SpaceX is reportedly targeting a summer IPO at a $1.75 trillion valuation with a $70 billion to $75 billion listing size, which could make it the largest IPO ever. Alphabet’s diluted 6.11% stake could be worth about $107 billion at that valuation, while Nvidia may benefit from increased GPU demand as SpaceX expands AI infrastructure and continues buying chips. The article is broadly positive for Alphabet and Nvidia, but the main event remains speculative until the IPO is confirmed and priced.

Analysis

The first-order read is straightforward: a SpaceX IPO monetizes a hidden asset for Alphabet and validates Nvidia’s role as the default silicon provider for frontier AI infra. The second-order effect is more interesting: a public-market currency for SpaceX likely turns Musk’s private ecosystem into a more explicit capital-allocation loop, where cash raised at a high multiple is recycled into compute, launch capacity, and adjacent AI ventures. That dynamic favors the names supplying scarce inputs to that loop more than the “headline winner” itself.

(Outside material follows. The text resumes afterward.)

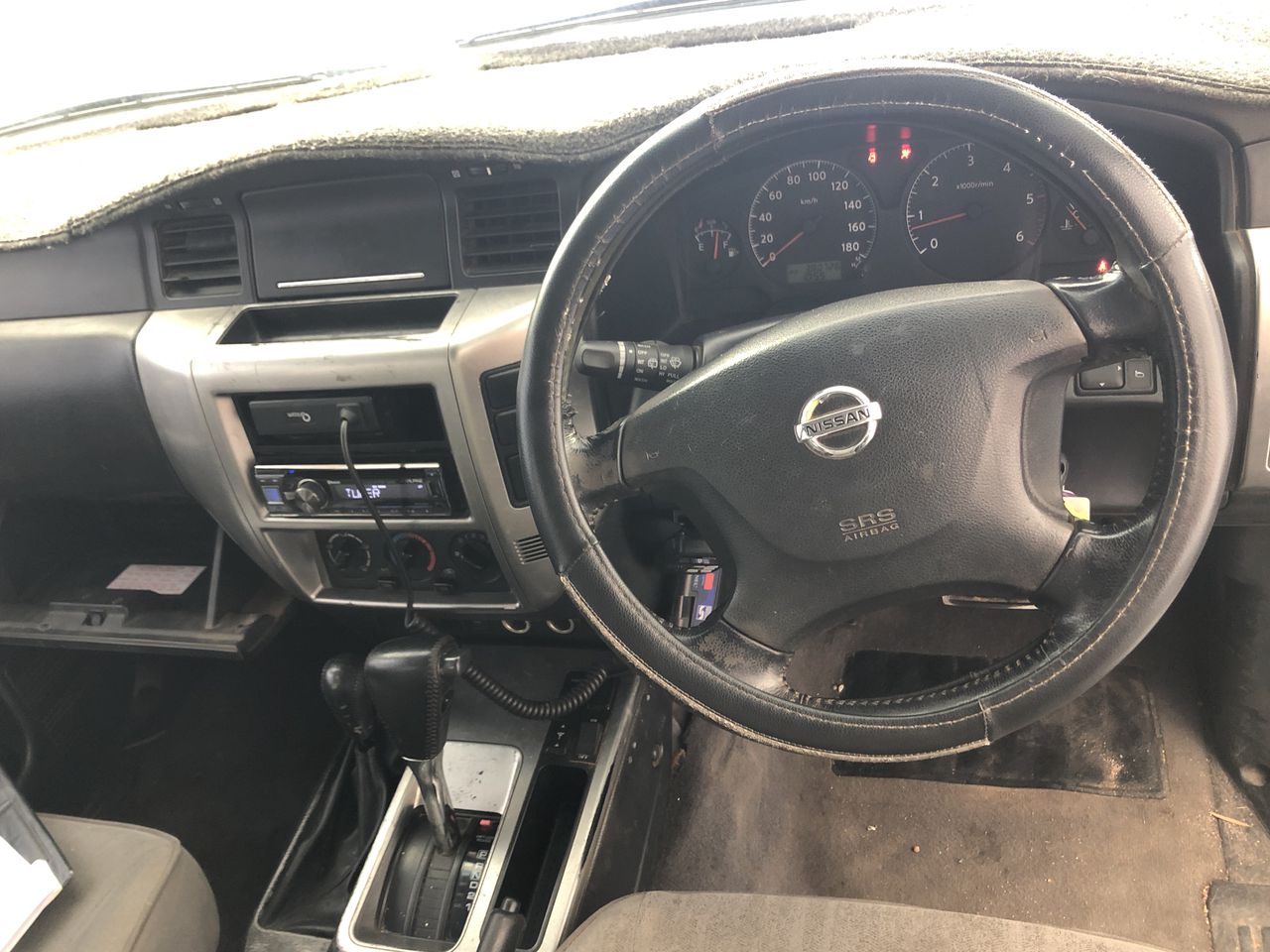 2009 Toyota Vellfire Automatic Import 7 Seats People Mover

Alphabet’s optionality is underappreciated because the market tends to discount minority stakes until they are monetized, but the real value here is not the mark-to-market gain; it is the signaling value that Alphabet still participates in elite private AI-adjacent cap tables despite its own slower core narrative. If SpaceX re-rates to public-market comparables, it also improves investor willingness to assign value to Alphabet’s other non-core assets and moonshots. The risk is that the IPO becomes a local top for private-market enthusiasm: once the asset is public, the scarcity premium that justified the private multiple narrows, and the path from “paper gain” to realized value gets tax, lockup, and execution friction. For Nvidia, the key catalyst is not one IPO but a multi-quarter capex cycle. A fresh $70B-$75B war chest would likely flow into high-density AI buildout over 12-24 months, and because GPU procurement is still supply-constrained, incremental demand at the margin tends to get priced aggressively by the market before it hits revenue. The bearish case is concentration risk: if the SpaceX/xAI ecosystem stumbles operationally or regulators slow data-center expansion, the market may have already capitalized several years of optimistic orders into NVDA’s multiple. The consensus is probably underestimating how much this story is about ecosystem power, not just stock selection. SpaceX becoming public makes the whole Musk stack more financeable, which can pull demand forward for AI hardware and create a winner-take-most procurement pattern among incumbent suppliers. That is constructive for the leaders now, but it also raises the probability of sharp mean reversion if the IPO is priced too perfectly and investors decide the growth is already fully financed.